**Try it**
Please continue the ozone water spray device text below, picking up right after its last sentence.

**Extract to read**
[Start of Attachment]
Next, the embodiment of the ozone water (electrolyzed water) generating method, generating sprayer, and generating spray device according to the present invention will be described in detail with reference to the drawings.

<Overall configuration of ozone water generating spray device> Fig. 1 is a perspective view showing an ozone water generating spray device (electrolyzed water generating spray device) 7 according to one embodiment of the present invention. The ozone water generating spray device 7 is composed of an ozone water generating sprayer (electrolyzed water generating sprayer) 1 and a power supply unit 6 on which the ozone water generating sprayer 1 is placed. The ozone water generating sprayer 1 includes a container 4 for storing raw water 43, an electrode structure 2 that is erected on the inner bottom surface 46 of the container 4 and that electrolyzes the raw water 43 in the container 4 to generate ozone water 42, and a spray mechanism 5 for spraying the ozone water 42. Fig. 2 is a perspective view showing a state in which the ozone water generating sprayer 1 is removed from the power supply unit 6. The lower part of the ozone water generating sprayer 1 has a skirt-like shape and is placed on the power supply unit protrusion 66 of the power supply unit 6.

<Power supply unit> The power supply unit 6 includes an AC-DC adapter 61 for connecting to a household outlet and converting AC voltage to DC voltage, a power cord 61a for supplying DC voltage and DC current to the ozone water generating sprayer 1, three operation buttons 64, and three indicator lamps 65. The operation buttons 64 include a power button 64a, a first generation button 64b for long-term generation, and a second generation button 64c for short-term generation. The indicator lamps 65 include a power lamp 65a, a first generation lamp 65b, and a second generation lamp 65c, and are lit for a predetermined time when the button corresponding to each lamp is pressed. Electricity for electrolysis is applied only when the ozone water generating sprayer 1 is placed on the power supply unit 6. For safety reasons, to ensure that the ozone concentration in the indoor air does not exceed the indoor environmental standard of 0.1 ppm (0.1 mg/L), when the first generation button is pressed, electrolysis is performed for a predetermined time, for example, 4 minutes, and when the second generation button is pressed, electrolysis is performed for a predetermined time, for example, 2 minutes, and the user is notified of the end of electrolysis by light or sound, and at the same time, the power supply for electrolysis is completed. In the embodiment of FIG. 1, the AC-DC adapter 61 is provided separately from the housing of the power supply unit 6, but in a modified embodiment of this embodiment, the AC-DC adapter 61 may be built into the housing of the power supply unit 6.
[End of Attachment]
**Source data**
[Start of Attachment]
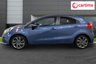 USED 2015 15 KIA RIO 1.4 3 Hatchback 5dr Petrol Auto Euro 6 (107 bhp) Reverse Camera, Rear Parking Sensors, Heated Front Seats, Touchscreen Satellite Navigation, 17In Alloys Reverse Camera, Rear Parking Sensors, Heated Front Seats, Touchscreen Satellite Navigation, 17In Alloys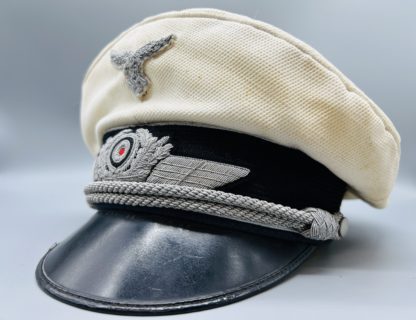 Luftwaffe Officers Summer Visor Cap, side view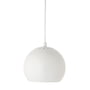 Frandsen - Ball Lampe suspendue Ø 18 cm, blanc mat / blanc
[End of Attachment]
**Result for this task**
<Container and circuit chamber of ozone water generating sprayer> The circuit chamber 9 is attached to the underside of the container 4 via an interposer ring 94. Referring also to FIG. 3, the circuit chamber 9 is provided with a connection terminal portion 91 for connecting the electrode portion 62 of the power supply unit 6. DC voltage and DC current are supplied to the electrode structure 2 from the connection terminal portion 91 via a printed circuit board 92.

<Spraying mechanism> In Fig. 1, the spraying mechanism 5 comprises a head portion 51 removably attached to the container 4, and a tube 52 for transporting the ozone water 42 in the container 4 to the head portion 51, and the head portion 51 comprises a lever 54 and a nozzle 53. When the user grips and rotates the lever 54, a small amount of ozone water 42, about 0.1 to 1.0 mL, is transported from the container 4 to the head portion 51 through the tube 52 by the pump action, and the transported ozone water 42 passes through the nozzle 53 and is sprayed to the outside as a spray flow. When the user releases the lever 54 after spraying, the lever 54, which was previously rotated, returns to its original position by the action of a spring (not shown) provided in the head portion 51. In addition, a lever housing groove and a slide member movable along the lever housing groove may be provided on the outer surface of the container 4, and the lever 54 may be housed in the lever housing groove when not in use, and the slide member may be moved to cover and fix the tip of the lever 54, so that the lever 54 is closely attached to the outer surface of the container 4 and housed compactly. A head cover 51a is attached to the container 4 in a removable manner. A cutout is provided in the head cover 51a so as not to interfere with the rotational movement of the lever 54, and the ozone water 42 can be sprayed even when the head cover 51a is attached to the container 4. In the embodiment shown in FIG. 1, the spray mechanism 5 is manual, but in a modified embodiment of this embodiment, a spray mechanism using an electric pump may be used as the spray mechanism 5.

<Electrode structure support frame> In FIG. 1, the electrode structure 2 is supported by being fitted into the electrode structure support frame 28, so there is little risk of it collapsing, cracking, or other damage when cleaning with a brush during maintenance. The electrode structure support frame 28 is fixed to the bottom plate 49 of the container 4 or is formed integrally with the bottom plate 49.

<Use of the spray mechanism> Figure (3B) illustrates the structure of the spray mechanism 5 in one embodiment of the present invention, and a method for removing the spray mechanism 5 when pouring raw water 43 into the container 4. When the head cover 51a is removed in advance and the spray cap 5x is rotated in the direction indicated by the rotation arrow 5z, the screw connection is released, and the spray mechanism 5 can be removed from the container 4 as indicated by the arrow 5y, and raw water 43 can be poured into the container 4 through the water inlet 4x of the container 4. After the raw water is poured, the spray mechanism 5 is fitted into the water inlet 4x of the container 4, and the spray cap 5x is rotated in the opposite direction to the rotation arrow 5z to fix the spray mechanism 5 to the container 4. The spray mechanism 5 has a lever lock 54a between the spray cap 5x and the lever 54. The lever lock 54a can take two angular positions: a normal position and a position rotated 90 degrees. When the lever lock 54a is in the normal position, the ozone water 43 can be sprayed by gripping and rotating the lever 54 with the hand, but when the lever lock 54a is in a position rotated 90 degrees, the lever 54 is fixed and cannot be gripped and rotated with the hand, and the ozone water 43 cannot be sprayed.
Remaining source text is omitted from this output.